▶ Work to do:
Could you put every line of the records below into a JSON list of strings, one string per line, with blank lines and the pictures left out?

▶ Data to use:
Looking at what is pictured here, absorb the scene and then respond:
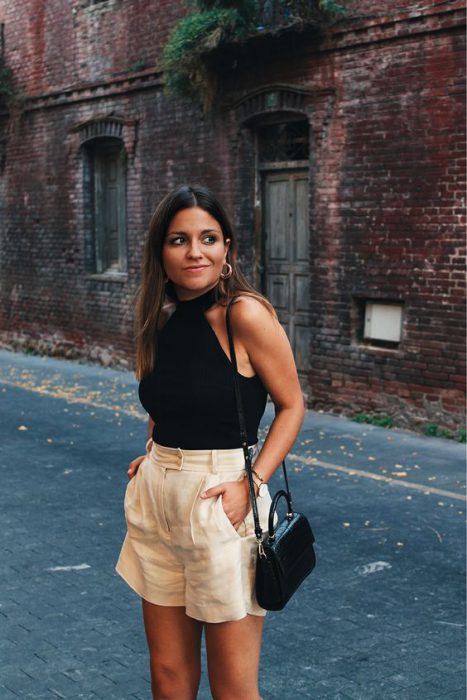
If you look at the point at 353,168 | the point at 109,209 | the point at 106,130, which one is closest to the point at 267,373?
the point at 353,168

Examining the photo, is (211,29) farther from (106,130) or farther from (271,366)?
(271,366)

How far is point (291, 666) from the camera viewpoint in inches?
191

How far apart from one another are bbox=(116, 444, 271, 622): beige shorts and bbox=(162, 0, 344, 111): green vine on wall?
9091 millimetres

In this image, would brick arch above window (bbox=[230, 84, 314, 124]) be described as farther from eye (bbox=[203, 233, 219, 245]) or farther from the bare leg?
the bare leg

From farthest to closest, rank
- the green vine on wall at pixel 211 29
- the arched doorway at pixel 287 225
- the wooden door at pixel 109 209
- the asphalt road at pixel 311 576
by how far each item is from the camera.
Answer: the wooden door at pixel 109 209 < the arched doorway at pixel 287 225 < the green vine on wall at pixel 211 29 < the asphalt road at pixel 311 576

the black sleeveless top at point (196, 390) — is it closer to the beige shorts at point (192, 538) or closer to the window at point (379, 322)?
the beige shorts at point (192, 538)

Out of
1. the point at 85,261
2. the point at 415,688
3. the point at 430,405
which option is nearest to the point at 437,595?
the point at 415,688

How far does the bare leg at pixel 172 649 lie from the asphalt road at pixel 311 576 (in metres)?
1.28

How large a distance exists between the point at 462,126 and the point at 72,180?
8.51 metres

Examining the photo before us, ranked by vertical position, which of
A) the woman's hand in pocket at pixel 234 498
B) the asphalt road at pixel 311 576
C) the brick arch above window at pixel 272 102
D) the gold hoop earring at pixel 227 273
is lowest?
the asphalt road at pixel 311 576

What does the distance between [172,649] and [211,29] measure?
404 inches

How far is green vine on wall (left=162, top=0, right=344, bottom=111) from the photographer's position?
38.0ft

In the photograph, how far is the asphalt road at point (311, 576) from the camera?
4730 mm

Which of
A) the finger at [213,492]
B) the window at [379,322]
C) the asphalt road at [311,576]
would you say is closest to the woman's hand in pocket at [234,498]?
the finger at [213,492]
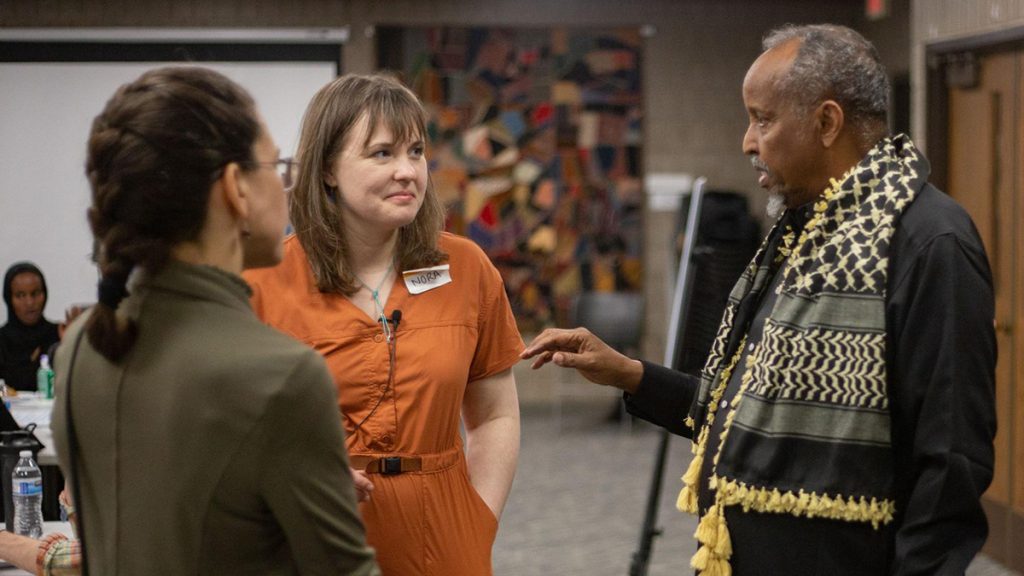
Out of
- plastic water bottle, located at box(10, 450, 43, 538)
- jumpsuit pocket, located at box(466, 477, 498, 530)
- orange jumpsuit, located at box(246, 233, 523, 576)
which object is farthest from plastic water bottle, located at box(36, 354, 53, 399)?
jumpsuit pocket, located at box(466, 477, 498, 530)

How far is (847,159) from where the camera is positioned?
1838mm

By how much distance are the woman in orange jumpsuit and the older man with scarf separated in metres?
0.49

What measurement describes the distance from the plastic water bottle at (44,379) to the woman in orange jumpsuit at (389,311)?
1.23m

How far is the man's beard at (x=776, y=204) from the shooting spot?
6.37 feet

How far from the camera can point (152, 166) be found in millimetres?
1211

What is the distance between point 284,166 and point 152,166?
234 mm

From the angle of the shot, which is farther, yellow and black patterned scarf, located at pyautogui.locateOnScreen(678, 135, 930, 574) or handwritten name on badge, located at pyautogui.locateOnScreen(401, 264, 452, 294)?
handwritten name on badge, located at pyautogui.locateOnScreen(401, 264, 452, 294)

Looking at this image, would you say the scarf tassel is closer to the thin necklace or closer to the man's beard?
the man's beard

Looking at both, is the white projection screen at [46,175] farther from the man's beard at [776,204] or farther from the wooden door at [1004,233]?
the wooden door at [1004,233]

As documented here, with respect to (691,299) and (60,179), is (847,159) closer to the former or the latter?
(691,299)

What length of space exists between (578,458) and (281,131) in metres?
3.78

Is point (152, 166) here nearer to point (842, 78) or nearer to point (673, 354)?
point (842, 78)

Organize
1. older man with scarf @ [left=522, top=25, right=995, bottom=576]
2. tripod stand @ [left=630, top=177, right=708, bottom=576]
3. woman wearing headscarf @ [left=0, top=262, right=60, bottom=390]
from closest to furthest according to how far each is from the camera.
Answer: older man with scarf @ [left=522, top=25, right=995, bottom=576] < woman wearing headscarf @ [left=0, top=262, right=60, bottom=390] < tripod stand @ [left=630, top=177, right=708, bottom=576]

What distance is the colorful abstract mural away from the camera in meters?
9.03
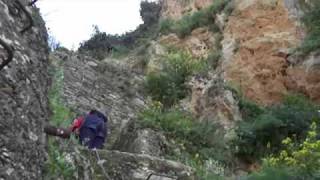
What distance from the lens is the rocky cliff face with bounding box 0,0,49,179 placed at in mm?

▶ Result of this exercise:
[
  "Looking at what is pictured here, absorb the scene and then respond:",
  "If you look at the point at 353,168 | the point at 109,209 | the point at 106,130, which one is closest to the point at 267,373?",
  "the point at 353,168",
  "Examining the photo, is (211,29) farther from (106,130) or farther from (271,366)?",
  "(271,366)",
  "How far is point (291, 666) from the camera viewpoint in inches?",
  "191",
  "How far apart from one another are bbox=(116, 444, 271, 622): beige shorts and bbox=(162, 0, 344, 111): green vine on wall?",
  "9091 millimetres",
  "In this image, would brick arch above window (bbox=[230, 84, 314, 124]) be described as farther from eye (bbox=[203, 233, 219, 245]) or farther from the bare leg?",
  "the bare leg",
  "From farthest to closest, rank",
  "- the green vine on wall at pixel 211 29",
  "- the arched doorway at pixel 287 225",
  "- the wooden door at pixel 109 209",
  "- the asphalt road at pixel 311 576",
  "by how far each item is from the camera.",
  "Answer: the wooden door at pixel 109 209 < the arched doorway at pixel 287 225 < the green vine on wall at pixel 211 29 < the asphalt road at pixel 311 576",
  "the black sleeveless top at point (196, 390) — is it closer to the beige shorts at point (192, 538) or closer to the window at point (379, 322)?",
  "the beige shorts at point (192, 538)",
  "Out of",
  "1. the point at 85,261",
  "2. the point at 415,688",
  "3. the point at 430,405",
  "which option is nearest to the point at 437,595?",
  "the point at 415,688",
  "How far does the bare leg at pixel 172 649 lie from the asphalt road at pixel 311 576 (in metres)?",
  "1.28",
  "How large a distance exists between the point at 462,126 and the point at 72,180?",
  "8.51 metres",
  "Examining the photo before us, ranked by vertical position, which of",
  "A) the woman's hand in pocket at pixel 234 498",
  "B) the asphalt road at pixel 311 576",
  "C) the brick arch above window at pixel 272 102",
  "D) the gold hoop earring at pixel 227 273",
  "is lowest?",
  "the asphalt road at pixel 311 576",
  "What does the distance between [172,649] and [211,29] measure?",
  "404 inches",
  "How far is green vine on wall (left=162, top=0, right=344, bottom=111) from the photographer's position?",
  "38.0ft",
  "In the photograph, how far is the asphalt road at point (311, 576) from the camera?",
  "4730 mm",
  "Which of",
  "A) the finger at [213,492]",
  "B) the window at [379,322]",
  "C) the asphalt road at [311,576]",
  "would you say is closest to the woman's hand in pocket at [234,498]?",
  "the finger at [213,492]",
  "Out of",
  "- plastic water bottle, located at box(10, 450, 43, 538)",
  "- jumpsuit pocket, located at box(466, 477, 498, 530)",
  "- orange jumpsuit, located at box(246, 233, 523, 576)",
  "which object is farthest from plastic water bottle, located at box(36, 354, 53, 399)?",
  "jumpsuit pocket, located at box(466, 477, 498, 530)",
  "How far is (847,159) from where the camera is positioned?",
  "1838mm",
  "By how much distance are the woman in orange jumpsuit and the older man with scarf separated in metres?",
  "0.49",
  "What measurement describes the distance from the plastic water bottle at (44,379) to the woman in orange jumpsuit at (389,311)?",
  "1.23m",
  "How far is the man's beard at (x=776, y=204) from the shooting spot?",
  "6.37 feet",
  "How far from the camera can point (152, 166) be found in millimetres?",
  "1211",
  "What is the distance between point 284,166 and point 152,166?",
  "234 mm",
  "From the angle of the shot, which is farther, yellow and black patterned scarf, located at pyautogui.locateOnScreen(678, 135, 930, 574) or handwritten name on badge, located at pyautogui.locateOnScreen(401, 264, 452, 294)?",
  "handwritten name on badge, located at pyautogui.locateOnScreen(401, 264, 452, 294)",
  "Looking at this image, would you say the scarf tassel is closer to the thin necklace or closer to the man's beard?",
  "the man's beard",
  "Looking at both, is the white projection screen at [46,175] farther from the man's beard at [776,204] or farther from the wooden door at [1004,233]?",
  "the wooden door at [1004,233]",
  "As documented here, with respect to (691,299) and (60,179), is (847,159) closer to the former or the latter?",
  "(691,299)",
  "What length of space exists between (578,458) and (281,131) in metres?",
  "3.78",
  "Is point (152, 166) here nearer to point (842, 78) or nearer to point (673, 354)?",
  "point (842, 78)",
  "Organize",
  "1. older man with scarf @ [left=522, top=25, right=995, bottom=576]",
  "2. tripod stand @ [left=630, top=177, right=708, bottom=576]",
  "3. woman wearing headscarf @ [left=0, top=262, right=60, bottom=390]",
  "from closest to furthest according to how far each is from the camera.",
  "Answer: older man with scarf @ [left=522, top=25, right=995, bottom=576] < woman wearing headscarf @ [left=0, top=262, right=60, bottom=390] < tripod stand @ [left=630, top=177, right=708, bottom=576]",
  "What distance is the colorful abstract mural away from the camera in meters?",
  "9.03",
  "What distance from the lens is the rocky cliff face with bounding box 0,0,49,179 placed at in mm?"
]